BEGIN EXTRACTED INFORMATION

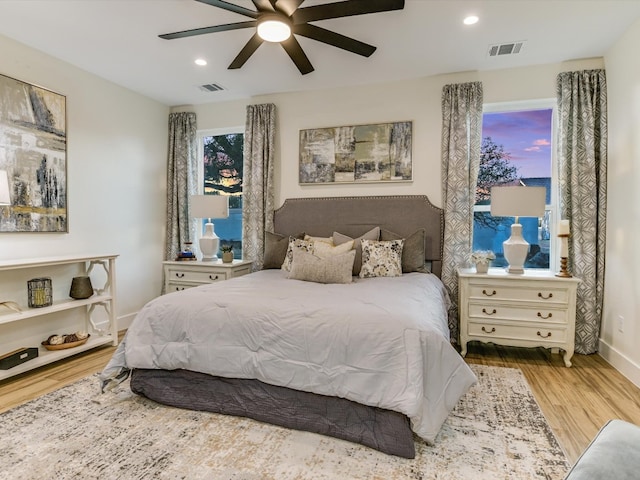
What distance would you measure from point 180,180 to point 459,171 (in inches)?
133

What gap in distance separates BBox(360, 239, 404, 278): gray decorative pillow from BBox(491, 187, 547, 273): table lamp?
3.15 feet

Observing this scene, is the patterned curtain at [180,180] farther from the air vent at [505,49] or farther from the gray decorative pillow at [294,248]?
the air vent at [505,49]

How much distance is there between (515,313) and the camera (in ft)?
→ 10.6

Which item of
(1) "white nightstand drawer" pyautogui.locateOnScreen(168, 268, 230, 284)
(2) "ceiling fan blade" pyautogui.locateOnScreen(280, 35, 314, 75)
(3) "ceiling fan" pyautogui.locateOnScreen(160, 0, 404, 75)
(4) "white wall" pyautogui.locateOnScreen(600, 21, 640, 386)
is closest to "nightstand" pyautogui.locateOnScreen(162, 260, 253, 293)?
(1) "white nightstand drawer" pyautogui.locateOnScreen(168, 268, 230, 284)

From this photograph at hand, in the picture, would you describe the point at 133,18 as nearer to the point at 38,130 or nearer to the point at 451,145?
the point at 38,130

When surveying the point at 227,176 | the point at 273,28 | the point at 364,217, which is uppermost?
the point at 273,28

END EXTRACTED INFORMATION

§ **TASK TO COMPLETE**:
Print the records above exactly as they stand, but leave out the pictures.

§ **CORRECT RESULT**:
What distance would you measure from point 180,180 to point 459,171 (in inches)?
133

What gap in distance separates BBox(360, 239, 404, 278): gray decorative pillow from BBox(491, 187, 547, 273): table lamp?
3.15 feet

Observing this scene, is the patterned curtain at [180,180] farther from the air vent at [505,49] or farther from the gray decorative pillow at [294,248]?
the air vent at [505,49]

How much distance is there between (515,313) and the camera (in ft)?
→ 10.6

Which item of
(1) "white nightstand drawer" pyautogui.locateOnScreen(168, 268, 230, 284)
(2) "ceiling fan blade" pyautogui.locateOnScreen(280, 35, 314, 75)
(3) "ceiling fan" pyautogui.locateOnScreen(160, 0, 404, 75)
(4) "white wall" pyautogui.locateOnScreen(600, 21, 640, 386)
is closest to "nightstand" pyautogui.locateOnScreen(162, 260, 253, 293)?
(1) "white nightstand drawer" pyautogui.locateOnScreen(168, 268, 230, 284)

From this photograph at hand, in the picture, would you describe the point at 133,18 as nearer to the point at 38,130 or nearer to the point at 451,145?
the point at 38,130

When surveying the point at 227,176 | the point at 273,28 | the point at 364,217, which is uppermost?
the point at 273,28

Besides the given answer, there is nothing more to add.